On non-strength days, I aim for a minimum of three miles. This ends up being anywhere from 36 to 60 minutes, depending on the mile’s pace. If there’s no mileage listed anywhere, I assume three miles is roughly 45 minutes. I’ll go for a four or five-mile walk if I want, but I’m under no obligation to go more than three miles for now.
This one was hard. When it comes to my faith, I’ve been struggling.
I can’t even blame 2020, social distancing, and churches closing for this struggle. For years, I’ve felt like I’m just going through the motions when it comes to my faith.
Even my goals feel that way. I started reasonably small, with scripture writing and devotionals.
Every morning, I write out a verse from whatever “scripture writing” challenge I’m following. (Right now, I’m doing a 31 day one focusing on goal setting). After I copy out the verse, I use the rest of the page in my journal to write any commentary that comes to mind.
Initially, I read four different daily devotionals, but I wasn’t absorbing any of the information. So, I decided to narrow it down to only two for now. If that’s still too much, I’ll drop one more and focus on 100 Days to Brave by Annie F. Downs. As an Obliger, I like that a couple of us are reading it together.
Perhaps, in the coming months, I’ll find a more structured Bible study to add to my routine.
My personal development goals are the foundation for everything I’m doing. Therefore, they’re the most important ones. If these slip, everything else is likely to follow suit.

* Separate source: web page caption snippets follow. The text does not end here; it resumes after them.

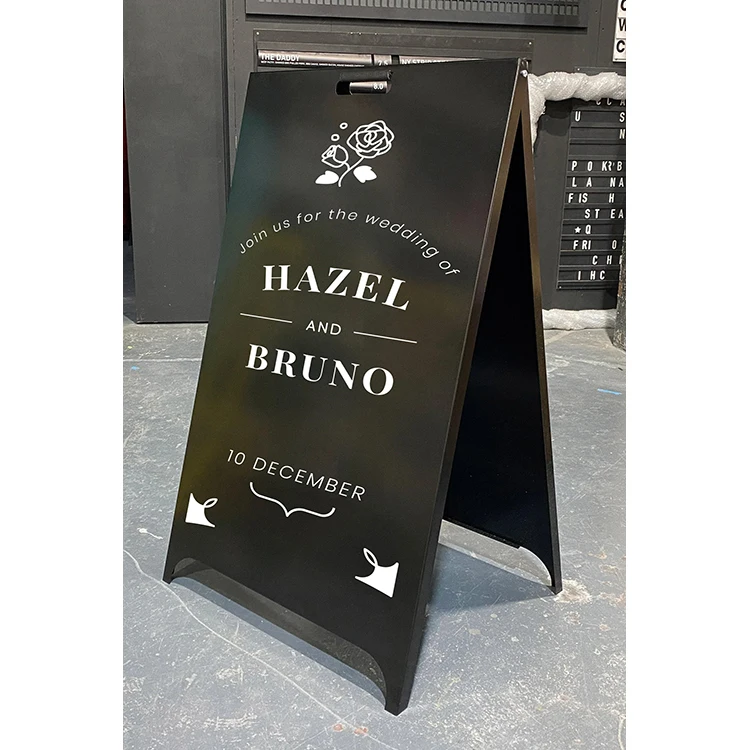 JH-Mech White A-Board Freestanding Metal A-frame Sidewalk Sign Sandwich Board for Cafes Shops Bars Restaurants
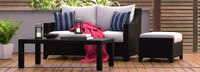 Deco™ Sunbrella® Outdoor Loveseat & Ottoman with Coffee Table - Centered Ink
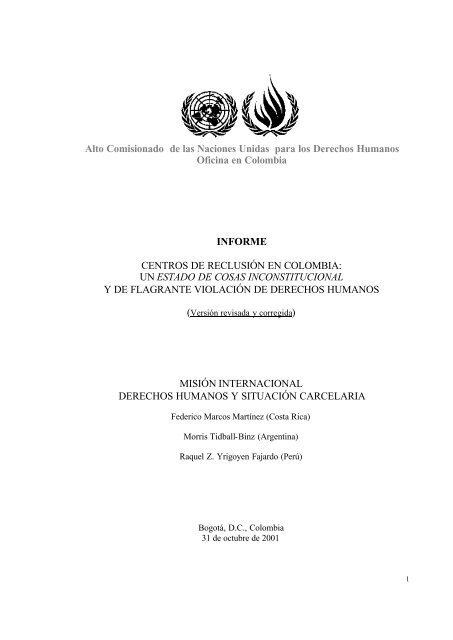 Informe Carceles - Oficina en Colombia del Alto Comisionado de las ...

I’ve made keeping my physical space organized a priority. While it’s not entirely spotless 100% of the time, I have stopped letting piles of clothing, dishes, and trash accumulate. I make my bed every morning, tidy up before bed, and do a more thorough cleaning weekly.
In the afternoons, I try to take some time to unplug from social media and enjoy myself. This “Quiet Time” is usually around an hour, but I don’t have any timers set. I’ll read, listen to music or an audiobook, knit, play Bananagrams or Solitare, soak in the tub, work on my diamond painting, or pet my cat. The only “rule” is that I need to stay off my phone and computer.
The final, and probably most important, thing I’m focusing on is my morning routine.
I wake up between 4:30 and 5 AM, depending on where I am in my sleep cycle. Then, I make my bed, get dressed in workout clothes, and make a cup of coffee.
Once I sit down with my coffee, I do my morning journaling, scripture writing, and devotional readings. Then, around 6 AM, I work out, followed by a bedroom “shower” (I can’t always get into the shower before getting changed out of my sweaty clothes), and curling up in bed with a book.
Except for using it to control my bedroom lights or as an emergency hotspot for my workout videos when the internet is down, my phone stays off until at least 8 AM.
I’m still refining my morning routine. These last few mornings, I have been slow-moving. My first thought was to set an earlier alarm to give me more time to wake up, but the real issue is sleep deprivation. I usually go to bed between 9:30 and 10 PM, but it’s not without some difficulty. It seems unrealistic to go to bed earlier, so I might need to accept a later wake-up time. Unfortunately, I may have to switch things in my routine to make up for the time lost.
Flexing my goals as I figure out what works and what doesn’t work for me is a new concept. I’ve always acted like whatever rules I’ve set for myself are written in stone. However, I’m learning that some of the habits I’m working on instilling may not be sustainable. Rather than force myself to do them as written, I’m giving myself the grace I need to modify them as needed. This could be having a non-smoothie Fab 4 breakfast, taking a shorter walk once a week, reading fewer devotionals, or setting my alarm later. I think my biggest fear is that I’ll become too lenient with myself.
Fortunately, I am confident that if I start to veer down that path, I’ll have a much-needed dose of tough love to knock a little sense into me.